As a good (sometimes) God-fearing (almost always) Protestant I never gave much thought to Mary other than at Easter and Christmas, those days when she intruded into the celebration and could not be ignored, diminished certainly, but not ignored. At that time anything to do with Mary smelled suspiciously of the Romans with their statuary and their candles and their incense (or Popery?). We were taught that the Romans (we never even knew the Holy Orthodox Church existed) did their best to elevate Mary to a full share in the Godhead and sought to change the Holy Trinity to the (un)Holy Quadripartite (I’m sure that’s not exactly the right word so please correct me Fr. Frank). I apologize for all the (excessive) parentheses.

My church experience prior to coming home to Orthodoxy was that we were in theory Trinitarian but in practice unitarian (not those Unitarians of the watered down gospel) in that the focus is almost solely on Christ to the exclusion of God the Father and The Holy Spirit.

In broadening my views on Mary I came to understand in a much deeper way how through Christ’s humanity and our shared humanity we need not fear death. The concept of sharing is His humanity for some reason just never seemed significant. I know this sounds a bit preposterous and points out quite clearly my cranial density but I eventually began to grasp that we are the beneficiaries of Christ’s full humanity (He having sprung from Mary’s womb).

As for venerating and lifting up the Theotokos, who better in the history of humanity to lift up? She is the God-bearer. Her unhesitant acceptance, her embrace of what God the Father through the Holy Spirit would make manifest through her is the model for us all.

I no longer flinch at, “Most holy Theotokos, save us.” I am comforted by:

“Remembering our all-holy, immaculate, most blessed, and glorious Lady, Theotokos and Ever-virgin Mary with all the Saints, let us commend ourselves and each other, and all our life unto Christ our God.”

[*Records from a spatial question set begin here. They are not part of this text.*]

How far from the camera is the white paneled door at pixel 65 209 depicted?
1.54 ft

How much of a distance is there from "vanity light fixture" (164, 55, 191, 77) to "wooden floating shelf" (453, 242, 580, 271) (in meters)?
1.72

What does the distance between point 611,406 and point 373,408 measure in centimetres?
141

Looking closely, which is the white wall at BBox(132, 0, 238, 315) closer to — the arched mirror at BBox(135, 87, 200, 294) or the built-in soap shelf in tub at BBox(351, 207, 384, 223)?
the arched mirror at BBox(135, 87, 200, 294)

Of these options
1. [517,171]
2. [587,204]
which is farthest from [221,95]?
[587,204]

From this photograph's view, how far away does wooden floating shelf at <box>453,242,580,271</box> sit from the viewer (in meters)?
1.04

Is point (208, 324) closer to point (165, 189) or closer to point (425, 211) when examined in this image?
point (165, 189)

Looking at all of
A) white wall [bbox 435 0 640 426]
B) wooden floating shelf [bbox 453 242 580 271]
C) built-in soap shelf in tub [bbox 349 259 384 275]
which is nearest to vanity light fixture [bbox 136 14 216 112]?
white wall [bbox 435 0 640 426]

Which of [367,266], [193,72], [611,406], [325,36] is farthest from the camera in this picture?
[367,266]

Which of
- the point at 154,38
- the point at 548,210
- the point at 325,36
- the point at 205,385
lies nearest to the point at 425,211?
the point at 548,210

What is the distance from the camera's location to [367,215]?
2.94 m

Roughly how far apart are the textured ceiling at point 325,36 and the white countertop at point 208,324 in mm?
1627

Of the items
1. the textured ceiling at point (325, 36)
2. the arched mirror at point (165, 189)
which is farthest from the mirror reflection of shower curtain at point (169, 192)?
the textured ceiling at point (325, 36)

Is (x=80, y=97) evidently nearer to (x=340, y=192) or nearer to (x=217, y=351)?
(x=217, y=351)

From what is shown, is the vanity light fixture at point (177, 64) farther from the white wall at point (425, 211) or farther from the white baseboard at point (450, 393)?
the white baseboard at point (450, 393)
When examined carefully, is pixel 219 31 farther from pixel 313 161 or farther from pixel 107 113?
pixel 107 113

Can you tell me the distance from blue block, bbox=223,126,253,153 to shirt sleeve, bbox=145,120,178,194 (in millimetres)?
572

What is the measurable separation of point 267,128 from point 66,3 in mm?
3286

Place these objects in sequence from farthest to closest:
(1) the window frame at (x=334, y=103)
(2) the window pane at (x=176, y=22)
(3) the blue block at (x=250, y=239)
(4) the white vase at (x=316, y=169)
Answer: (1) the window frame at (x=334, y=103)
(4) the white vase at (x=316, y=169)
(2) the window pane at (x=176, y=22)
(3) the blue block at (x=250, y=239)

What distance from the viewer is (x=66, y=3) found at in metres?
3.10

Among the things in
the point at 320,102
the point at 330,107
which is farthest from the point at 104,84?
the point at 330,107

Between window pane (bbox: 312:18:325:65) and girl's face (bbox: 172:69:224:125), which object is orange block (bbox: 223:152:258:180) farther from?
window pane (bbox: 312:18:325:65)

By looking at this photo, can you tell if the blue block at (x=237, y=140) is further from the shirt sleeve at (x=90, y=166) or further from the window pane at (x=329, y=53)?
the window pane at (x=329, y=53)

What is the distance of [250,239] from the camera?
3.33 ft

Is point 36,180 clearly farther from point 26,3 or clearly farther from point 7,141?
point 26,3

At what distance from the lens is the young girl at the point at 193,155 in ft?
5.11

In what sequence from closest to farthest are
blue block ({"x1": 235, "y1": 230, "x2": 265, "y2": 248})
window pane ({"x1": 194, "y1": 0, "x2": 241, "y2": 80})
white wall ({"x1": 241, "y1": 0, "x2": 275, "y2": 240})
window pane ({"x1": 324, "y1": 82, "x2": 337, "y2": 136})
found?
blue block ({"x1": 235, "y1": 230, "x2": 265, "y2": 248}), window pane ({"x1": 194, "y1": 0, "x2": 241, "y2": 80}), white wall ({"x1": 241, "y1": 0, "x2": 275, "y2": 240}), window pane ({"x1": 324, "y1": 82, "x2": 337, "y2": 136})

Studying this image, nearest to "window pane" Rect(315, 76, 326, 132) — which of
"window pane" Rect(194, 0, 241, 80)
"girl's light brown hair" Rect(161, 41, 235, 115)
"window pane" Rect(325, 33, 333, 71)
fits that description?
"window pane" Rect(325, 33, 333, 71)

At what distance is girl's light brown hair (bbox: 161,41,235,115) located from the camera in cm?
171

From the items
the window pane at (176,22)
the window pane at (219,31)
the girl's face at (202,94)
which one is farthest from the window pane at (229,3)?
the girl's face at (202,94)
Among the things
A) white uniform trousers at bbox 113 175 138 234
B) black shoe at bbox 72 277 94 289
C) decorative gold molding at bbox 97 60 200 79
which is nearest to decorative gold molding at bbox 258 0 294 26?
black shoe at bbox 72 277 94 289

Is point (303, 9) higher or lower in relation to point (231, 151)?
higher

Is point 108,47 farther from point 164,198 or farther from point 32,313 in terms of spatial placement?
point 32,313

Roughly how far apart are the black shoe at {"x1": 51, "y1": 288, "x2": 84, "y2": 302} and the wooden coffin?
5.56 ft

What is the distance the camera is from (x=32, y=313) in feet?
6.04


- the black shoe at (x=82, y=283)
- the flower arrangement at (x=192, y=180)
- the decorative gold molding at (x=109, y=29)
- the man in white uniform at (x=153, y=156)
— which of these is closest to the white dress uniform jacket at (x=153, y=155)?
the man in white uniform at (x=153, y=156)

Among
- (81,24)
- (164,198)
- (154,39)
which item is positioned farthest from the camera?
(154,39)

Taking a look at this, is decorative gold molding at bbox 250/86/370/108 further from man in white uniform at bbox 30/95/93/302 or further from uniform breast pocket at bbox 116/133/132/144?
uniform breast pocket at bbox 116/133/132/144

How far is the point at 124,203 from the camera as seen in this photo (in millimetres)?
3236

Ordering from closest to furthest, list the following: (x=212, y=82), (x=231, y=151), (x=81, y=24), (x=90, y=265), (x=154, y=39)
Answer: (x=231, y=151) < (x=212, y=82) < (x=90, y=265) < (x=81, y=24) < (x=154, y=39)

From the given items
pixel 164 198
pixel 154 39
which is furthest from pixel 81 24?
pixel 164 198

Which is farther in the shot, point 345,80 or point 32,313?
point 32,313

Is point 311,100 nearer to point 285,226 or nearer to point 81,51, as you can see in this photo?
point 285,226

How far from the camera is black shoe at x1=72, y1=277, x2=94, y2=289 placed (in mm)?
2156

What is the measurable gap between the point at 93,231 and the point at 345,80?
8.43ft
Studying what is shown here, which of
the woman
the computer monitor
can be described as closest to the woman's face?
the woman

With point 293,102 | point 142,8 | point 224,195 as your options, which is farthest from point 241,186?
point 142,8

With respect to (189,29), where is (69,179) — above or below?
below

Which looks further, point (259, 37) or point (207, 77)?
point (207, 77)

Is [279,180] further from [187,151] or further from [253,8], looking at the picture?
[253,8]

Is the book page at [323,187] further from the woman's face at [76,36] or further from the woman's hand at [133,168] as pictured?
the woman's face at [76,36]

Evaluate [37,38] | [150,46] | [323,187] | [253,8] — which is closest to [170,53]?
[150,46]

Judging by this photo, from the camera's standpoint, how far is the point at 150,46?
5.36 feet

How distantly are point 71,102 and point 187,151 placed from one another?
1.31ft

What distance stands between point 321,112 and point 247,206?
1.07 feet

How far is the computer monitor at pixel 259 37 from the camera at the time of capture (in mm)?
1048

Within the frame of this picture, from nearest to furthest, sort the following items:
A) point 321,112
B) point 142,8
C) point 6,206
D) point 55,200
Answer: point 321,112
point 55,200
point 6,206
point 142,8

“It is truly right to bless you, O Theotokos,
ever blessed, and most pure, and the Mother of our God:
more honorable than the cherubim, beyond compare more glorious than the seraphim —
without corruption you gave birth to God, the Word.
True Theotokos, we magnify you!”

And all God’s people said, “Amen.”

September 5, 2008

God Is Good

I want to share an interesting blog I stumbled on the other day. The blog’s author is Fr. John Moses and can be found at Ramblings of a Redneck Priest. He is the priest at All Saints of North America in the beautiful Shenandoah Valley (where I was born and raised). Many years ago I dated his youngest sister. She and one of her other sisters are also now Orthodox. I was reacquainted with her while on a trip to Virginia and looking for the nearest Orthodox parish. While standing in the parking lot I heard someone yell my name. It was the sister of my old girlfriend. They are both parishioners at All Saints (imagine having your brother as your priest). It is also the church where my younger brother was baptized. He is the one on the far right in the first row.